Be that as it may, the May 1st rallies will show which one of the two sides has really something of substance to offer to the country. People are slowly getting fed up with incompetents and we know that this is a shared weakness on both sides of the political front. It is not because the opposition is insulated from the test of fire due to its being on the other side of power, that this hideous aspect of management should be assumed away from it.

Political leaders have so far ensured that they alone will be the star players on each side of the political divide. The question arises as to who exactly between Paul Bérenger and SAJ will actually assume that role on the side of the opposition. Seeds of dissension may eventually sprout up and help the MMM leader extricate himself once again from a messy condition into which he has put himself once again. In that case, the demonstration on the ability to pull up crowds on May 1st by the different factions would prove to be yet another exercise in futility.
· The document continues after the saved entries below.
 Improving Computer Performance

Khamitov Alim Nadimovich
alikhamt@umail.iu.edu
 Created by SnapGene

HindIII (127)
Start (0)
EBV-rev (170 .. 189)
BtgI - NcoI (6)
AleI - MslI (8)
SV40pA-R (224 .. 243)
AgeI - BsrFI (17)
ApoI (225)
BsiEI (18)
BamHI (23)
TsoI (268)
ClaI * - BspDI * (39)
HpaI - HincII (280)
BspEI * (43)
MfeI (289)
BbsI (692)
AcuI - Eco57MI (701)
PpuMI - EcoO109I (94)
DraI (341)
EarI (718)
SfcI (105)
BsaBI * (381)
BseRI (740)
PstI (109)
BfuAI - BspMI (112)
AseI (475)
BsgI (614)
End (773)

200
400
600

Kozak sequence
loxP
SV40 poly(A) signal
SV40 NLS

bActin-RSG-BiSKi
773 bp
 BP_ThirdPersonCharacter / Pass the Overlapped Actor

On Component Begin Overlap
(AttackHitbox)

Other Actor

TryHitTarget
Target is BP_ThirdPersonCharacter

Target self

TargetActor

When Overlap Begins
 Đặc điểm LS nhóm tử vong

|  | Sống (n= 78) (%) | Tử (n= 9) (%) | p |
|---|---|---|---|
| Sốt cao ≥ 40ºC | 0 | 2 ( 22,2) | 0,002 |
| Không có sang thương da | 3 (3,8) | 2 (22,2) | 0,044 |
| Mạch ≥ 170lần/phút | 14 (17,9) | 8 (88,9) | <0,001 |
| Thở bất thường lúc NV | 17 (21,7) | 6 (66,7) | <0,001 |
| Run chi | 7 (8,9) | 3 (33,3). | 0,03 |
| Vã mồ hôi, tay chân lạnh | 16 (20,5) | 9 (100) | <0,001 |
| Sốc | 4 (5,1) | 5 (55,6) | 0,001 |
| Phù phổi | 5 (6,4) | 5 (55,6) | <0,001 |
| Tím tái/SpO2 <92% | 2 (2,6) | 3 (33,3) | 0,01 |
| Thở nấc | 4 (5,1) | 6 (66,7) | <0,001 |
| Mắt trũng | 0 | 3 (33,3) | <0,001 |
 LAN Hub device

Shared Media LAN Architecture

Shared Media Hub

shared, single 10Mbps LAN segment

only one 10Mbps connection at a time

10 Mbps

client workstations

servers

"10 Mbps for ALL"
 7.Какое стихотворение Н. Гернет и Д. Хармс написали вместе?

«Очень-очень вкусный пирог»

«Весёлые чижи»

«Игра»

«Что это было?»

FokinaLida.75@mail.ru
New affinities will be researched for getting together into new political constructions; such is the poor state to which local politics has fallen on account of the readiness of leaders to make composition with each other, depending on the way the tide starts flowing. Ludicrous arrangements of the sort have emptied politics of its earnest content which is to focus on the advancement of society. In this changing kaleidoscope, the bitter words exchanged yesterday between leaders are soon lost and rationalization of the newest coalition is done with amazing simplicity and ingenuousness.

Some day will come perhaps when we could make an abstraction of this futile game of personalities that has been plaguing local politics. On that day, it will be realized that the true national agenda was neglected for too long and that a heavy load of real work needs to be undertaken in a race against time. It will, hopefully, not be too late to catch up with all that has been lost on account of the pursuit of the futile power game which May 1st has come to represent in today’s context.